Monoclinic structure and electrical properties of metastable Sb2Te3and Bi0.4Sb1.6Te3phases

Abstract

We synthesized metastable phases of Sb2Te3 and Bi0.4Sb1.6Te3 by quenching after high-pressure (4 GPa) and high-temperature (873 K) treatment and specify them as m-Sb2Te3 and m-Bi0.4Sb1.6Te3. The metastable phases of both alloys crystallize in the same structure type.
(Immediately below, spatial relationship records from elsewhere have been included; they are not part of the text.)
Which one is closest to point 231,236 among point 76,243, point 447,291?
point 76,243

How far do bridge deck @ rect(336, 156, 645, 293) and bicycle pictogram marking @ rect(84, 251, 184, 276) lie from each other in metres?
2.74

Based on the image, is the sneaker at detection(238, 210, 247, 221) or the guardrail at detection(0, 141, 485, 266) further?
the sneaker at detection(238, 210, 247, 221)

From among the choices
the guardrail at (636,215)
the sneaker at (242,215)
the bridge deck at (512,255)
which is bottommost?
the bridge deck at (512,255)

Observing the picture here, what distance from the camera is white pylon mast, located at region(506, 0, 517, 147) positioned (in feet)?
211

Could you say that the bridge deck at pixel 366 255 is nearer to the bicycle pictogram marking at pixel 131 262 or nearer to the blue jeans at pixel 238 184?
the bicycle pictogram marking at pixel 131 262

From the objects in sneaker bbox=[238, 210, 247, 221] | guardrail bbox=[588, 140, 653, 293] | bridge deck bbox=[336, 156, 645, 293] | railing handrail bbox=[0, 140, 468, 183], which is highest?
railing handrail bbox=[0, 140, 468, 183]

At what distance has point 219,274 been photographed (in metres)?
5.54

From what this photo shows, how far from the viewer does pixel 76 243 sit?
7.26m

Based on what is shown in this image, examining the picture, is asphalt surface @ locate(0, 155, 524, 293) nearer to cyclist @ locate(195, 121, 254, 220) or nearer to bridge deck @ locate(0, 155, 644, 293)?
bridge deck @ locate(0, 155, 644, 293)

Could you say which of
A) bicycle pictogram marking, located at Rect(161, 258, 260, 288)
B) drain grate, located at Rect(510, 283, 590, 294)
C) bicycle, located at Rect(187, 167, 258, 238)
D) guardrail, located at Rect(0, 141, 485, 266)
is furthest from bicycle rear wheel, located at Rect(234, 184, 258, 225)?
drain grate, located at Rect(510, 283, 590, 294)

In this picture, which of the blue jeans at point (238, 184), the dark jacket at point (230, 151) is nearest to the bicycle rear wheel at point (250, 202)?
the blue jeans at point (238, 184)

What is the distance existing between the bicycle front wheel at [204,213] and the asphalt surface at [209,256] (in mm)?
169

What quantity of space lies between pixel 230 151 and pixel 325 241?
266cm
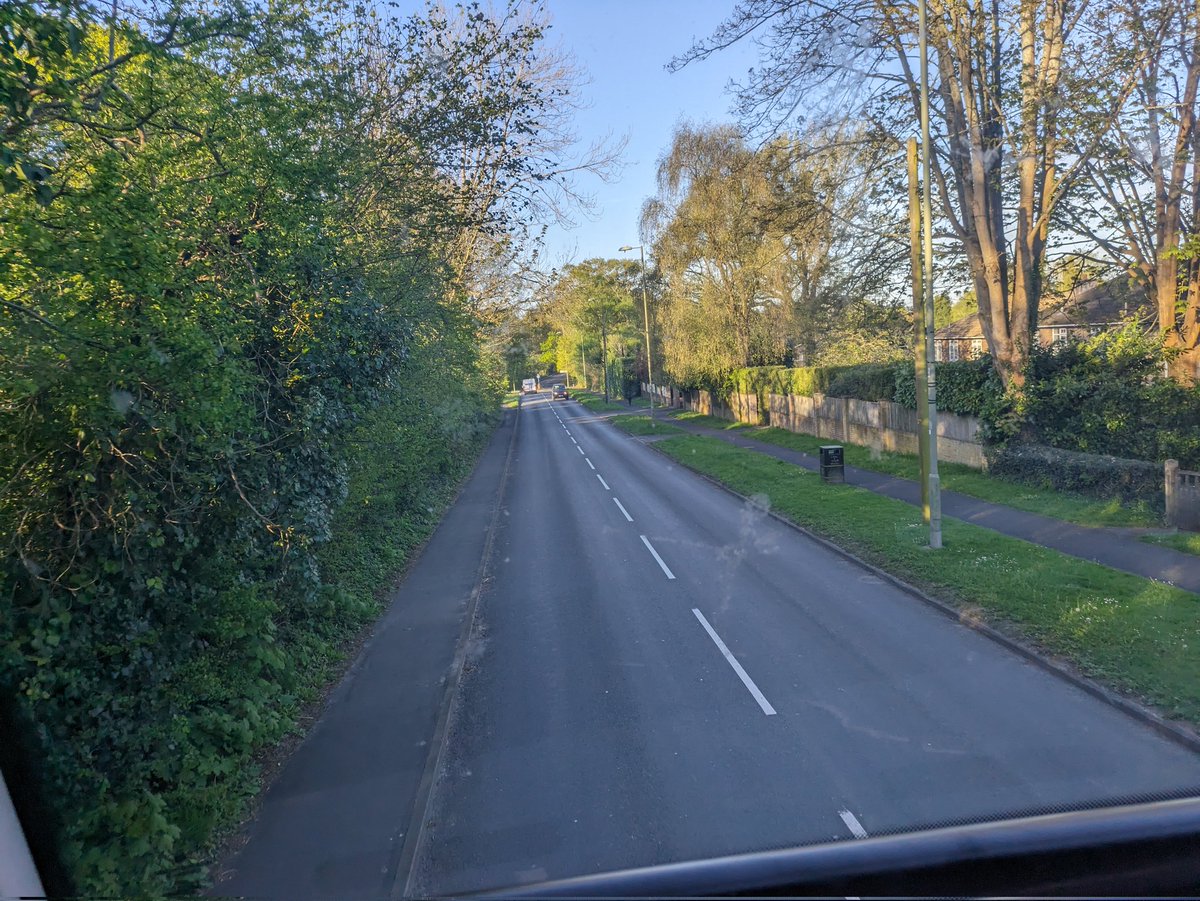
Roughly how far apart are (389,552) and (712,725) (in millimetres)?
8701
The crystal structure of metastable phases, determined by the powder X-ray and electron diffraction methods, is monoclinic (C2/m). The cell dimensions of m-Sb2Te3 are: a = 15.644(80) Å, b = 4.282(8) Å, c = 9.382(20) Å, β = 89.70(5)°, the cell dimensions of m-Bi0.4Sb1.6Te3 diverge by a hundredth of angstrom units and monoclinic angle – by tenths of a degree. We revealed that the structure of β-Sb2Te3-phase, observed in situ under high pressure, may be represented as a structure of m-Sb2Te3-type and thus it can be retained at ambient conditions. We investigated the temperature dependencies of the electrical resistivity and the Hall coefficient of recovered samples in the range of T = 1.8–450 K. The structure of metastable phases possesses metallic type bonding and m-Sb2Te3 phase is superconductive at T < 2 K. The ab initio study verified metallic character of the quenched phases. After annealing at 673 K during 2.5 h the structures of the recovered samples Sb2Te3 and Bi0.4Sb1.6Te3 returned to initial rhombohedral symmetry.